* Supplied passage:
By Mary Agnes Carey, CQ HealthBeat Associate Editor

July 24, 2007 – New Medicaid citizenship documentation requirements have caused a drop in Medicaid coverage nationwide for eligible individuals—including U.S. citizens—and have increased the program's administrative costs rather than saving money, according to two reports released Tuesday.

A report from the Government Accountability Office (GAO) found that 22 of 44 states surveyed reported a decline in Medicaid enrollment because of the requirements, and that a majority of those states attributed the lowered enrollment to delays in, or losses of, Medicaid coverage for individuals who appeared to be eligible citizens. Two major burdens of the new requirements are that the documents required must be originals and the list of acceptable documents is complex and does not allow for exceptions, states reported to GAO.

While the Centers for Medicare and Medicaid Services (CMS) has estimated the documentation requirements would result in savings of $50 million for the federal government and $40 million for states in fiscal year 2008 as a result of ineligible noncitizens being removed from the program, state responses to GAO indicated that those estimates may be overstated because they did not account for increases in administrative expenditures that states incurred. "The intended effect of the requirement—to prevent ineligible noncitizens from receiving Medicaid benefits—may be less prevalent than CMS expected," GAO said. Only one state reported potential savings as a result of individuals being denied, or their coverage terminated, who were determined ineligible because of their citizenship status, GAO found.

Provisions of a budget savings bill (PL 109-171) President Bush signed into law last year require Medicaid beneficiaries to produce documents such as a birth certificate or passport to prove they are U.S. citizens. Some lawmakers, consumer and patient groups have said the new requirements could cause millions of Medicaid beneficiaries to lose their eligibility because they will not be able to produce such documents.

* Records:
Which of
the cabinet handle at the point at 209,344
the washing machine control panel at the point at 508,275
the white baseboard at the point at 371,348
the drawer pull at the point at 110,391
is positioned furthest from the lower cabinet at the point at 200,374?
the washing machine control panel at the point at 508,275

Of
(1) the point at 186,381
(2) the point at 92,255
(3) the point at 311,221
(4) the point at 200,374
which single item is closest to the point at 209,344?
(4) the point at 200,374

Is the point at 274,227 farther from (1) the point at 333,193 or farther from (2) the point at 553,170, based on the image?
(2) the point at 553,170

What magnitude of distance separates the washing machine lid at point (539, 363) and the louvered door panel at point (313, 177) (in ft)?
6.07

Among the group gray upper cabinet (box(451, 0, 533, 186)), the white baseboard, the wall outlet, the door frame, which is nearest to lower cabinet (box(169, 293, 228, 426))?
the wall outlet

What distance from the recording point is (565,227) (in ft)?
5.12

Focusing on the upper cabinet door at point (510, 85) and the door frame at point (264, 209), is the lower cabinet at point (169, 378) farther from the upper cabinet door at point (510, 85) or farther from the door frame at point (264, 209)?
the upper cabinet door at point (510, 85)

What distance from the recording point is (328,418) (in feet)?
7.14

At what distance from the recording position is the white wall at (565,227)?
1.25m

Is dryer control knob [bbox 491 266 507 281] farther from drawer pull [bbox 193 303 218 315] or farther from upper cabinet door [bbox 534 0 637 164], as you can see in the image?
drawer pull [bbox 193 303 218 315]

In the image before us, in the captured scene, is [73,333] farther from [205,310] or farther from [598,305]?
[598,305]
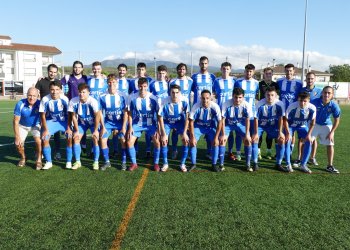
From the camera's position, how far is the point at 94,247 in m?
2.71

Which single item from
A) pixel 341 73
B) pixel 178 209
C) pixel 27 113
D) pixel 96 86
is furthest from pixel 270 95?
pixel 341 73

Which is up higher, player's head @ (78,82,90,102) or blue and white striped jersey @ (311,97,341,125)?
player's head @ (78,82,90,102)

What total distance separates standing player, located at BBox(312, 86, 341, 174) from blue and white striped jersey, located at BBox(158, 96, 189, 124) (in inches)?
91.8

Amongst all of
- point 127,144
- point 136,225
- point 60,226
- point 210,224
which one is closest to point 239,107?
point 127,144

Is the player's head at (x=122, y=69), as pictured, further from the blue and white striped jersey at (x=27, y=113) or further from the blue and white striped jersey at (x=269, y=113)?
the blue and white striped jersey at (x=269, y=113)

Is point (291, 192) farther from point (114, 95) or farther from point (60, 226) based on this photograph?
point (114, 95)

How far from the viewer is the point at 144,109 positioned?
17.3 feet

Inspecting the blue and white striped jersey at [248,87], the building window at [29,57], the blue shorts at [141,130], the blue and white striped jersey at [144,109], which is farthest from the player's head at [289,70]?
the building window at [29,57]

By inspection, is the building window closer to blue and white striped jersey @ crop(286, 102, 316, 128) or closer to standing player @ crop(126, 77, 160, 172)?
standing player @ crop(126, 77, 160, 172)

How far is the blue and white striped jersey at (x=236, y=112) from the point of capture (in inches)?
203

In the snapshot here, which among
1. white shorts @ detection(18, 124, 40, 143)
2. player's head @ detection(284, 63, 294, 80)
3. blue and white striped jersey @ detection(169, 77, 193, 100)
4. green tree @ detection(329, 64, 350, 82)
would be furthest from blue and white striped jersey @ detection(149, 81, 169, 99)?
green tree @ detection(329, 64, 350, 82)

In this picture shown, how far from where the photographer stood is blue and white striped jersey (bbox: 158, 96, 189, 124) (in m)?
5.18

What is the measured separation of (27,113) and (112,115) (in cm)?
150

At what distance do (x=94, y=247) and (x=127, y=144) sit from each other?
263 centimetres
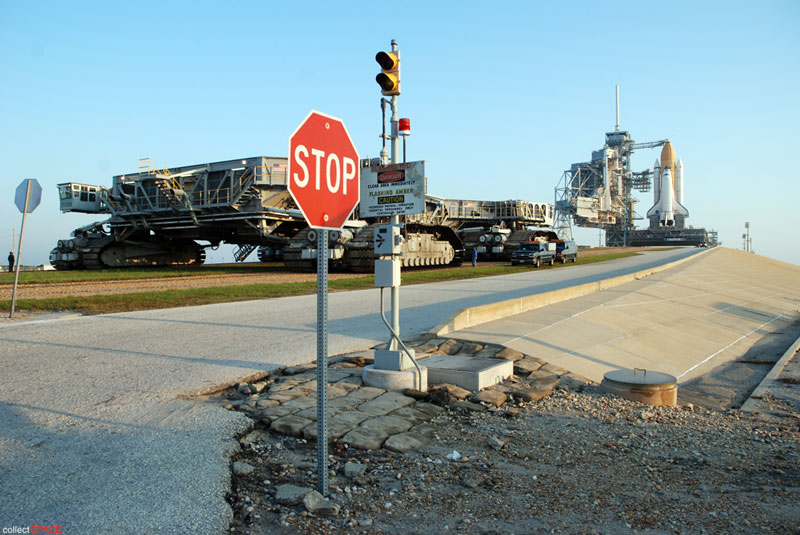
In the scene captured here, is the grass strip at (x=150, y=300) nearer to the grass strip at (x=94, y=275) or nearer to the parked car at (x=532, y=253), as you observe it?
the grass strip at (x=94, y=275)

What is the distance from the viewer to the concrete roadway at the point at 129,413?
3.08 meters

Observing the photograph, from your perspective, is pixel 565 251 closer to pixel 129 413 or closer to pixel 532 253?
pixel 532 253

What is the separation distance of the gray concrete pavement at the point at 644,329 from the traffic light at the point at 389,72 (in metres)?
4.27

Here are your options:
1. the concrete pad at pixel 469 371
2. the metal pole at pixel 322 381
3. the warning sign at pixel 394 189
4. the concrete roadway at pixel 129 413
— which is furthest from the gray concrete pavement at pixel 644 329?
the metal pole at pixel 322 381

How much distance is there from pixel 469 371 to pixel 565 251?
37324 mm

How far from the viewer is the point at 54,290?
16.5 meters

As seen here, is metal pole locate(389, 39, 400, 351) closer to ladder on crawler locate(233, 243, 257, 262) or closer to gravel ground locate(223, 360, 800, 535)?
Result: gravel ground locate(223, 360, 800, 535)

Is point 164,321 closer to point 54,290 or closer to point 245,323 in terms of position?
point 245,323

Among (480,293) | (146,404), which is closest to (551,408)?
(146,404)

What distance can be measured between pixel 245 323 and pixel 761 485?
8.36 metres

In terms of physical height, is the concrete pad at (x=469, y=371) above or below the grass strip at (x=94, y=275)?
above

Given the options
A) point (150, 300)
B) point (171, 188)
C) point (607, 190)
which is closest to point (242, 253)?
point (171, 188)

* Task item A: Repeat word for word the stretch of the Medicaid documentation article from "By Mary Agnes" through "reported to GAO.".
* Task item B: According to the Medicaid documentation article, why might CMS's savings estimates for the documentation requirements be overstated?
* Task item C: Pick up the Medicaid documentation article after its last sentence and carry it on.

* Response box A:
By Mary Agnes Carey, CQ HealthBeat Associate Editor

July 24, 2007 – New Medicaid citizenship documentation requirements have caused a drop in Medicaid coverage nationwide for eligible individuals—including U.S. citizens—and have increased the program's administrative costs rather than saving money, according to two reports released Tuesday.

A report from the Government Accountability Office (GAO) found that 22 of 44 states surveyed reported a decline in Medicaid enrollment because of the requirements, and that a majority of those states attributed the lowered enrollment to delays in, or losses of, Medicaid coverage for individuals who appeared to be eligible citizens. Two major burdens of the new requirements are that the documents required must be originals and the list of acceptable documents is complex and does not allow for exceptions, states reported to GAO.

* Response box B: State responses to GAO indicated that the estimates did not account for the increases in administrative expenditures that states incurred.

* Response box C:
In its response to the GAO report, CMS expressed concern that it overstated the significance of states' reports of the decline in enrollment because of the requirement and the challenges that states and individuals faced in complying with the new documentation requirements. CMS also expressed concern that states did not submit data to back up their survey responses.

A separate analysis released Tuesday by the majority staff of the House Committee on Oversight and Government Reform found that for six states, for every $100 spent by federal taxpayers to administer the documentation requirements, the federal government saved just 14 cents. For those six states, the federal government spent an additional $8.3 million to identify eight undocumented immigrants among approximately 3.6 million Medicaid enrollees, for a total federal savings of $11,048.

While the analysis may not be representative of all states' experience, "the lopsided ratio of high administrative costs to minimal savings reported by the states indicates that the documentation requirements are likely to cost federal taxpayers significantly more than they generate in savings," the staff report concluded.

Mary Kahn, a spokeswoman for CMS, said the agency had not yet reviewed the committee's findings but added that the agency is "absolutely committed to assuring access to Medicaid for all American citizens who are otherwise entitled" and will assist states with any technical difficulties they have in administering the new law.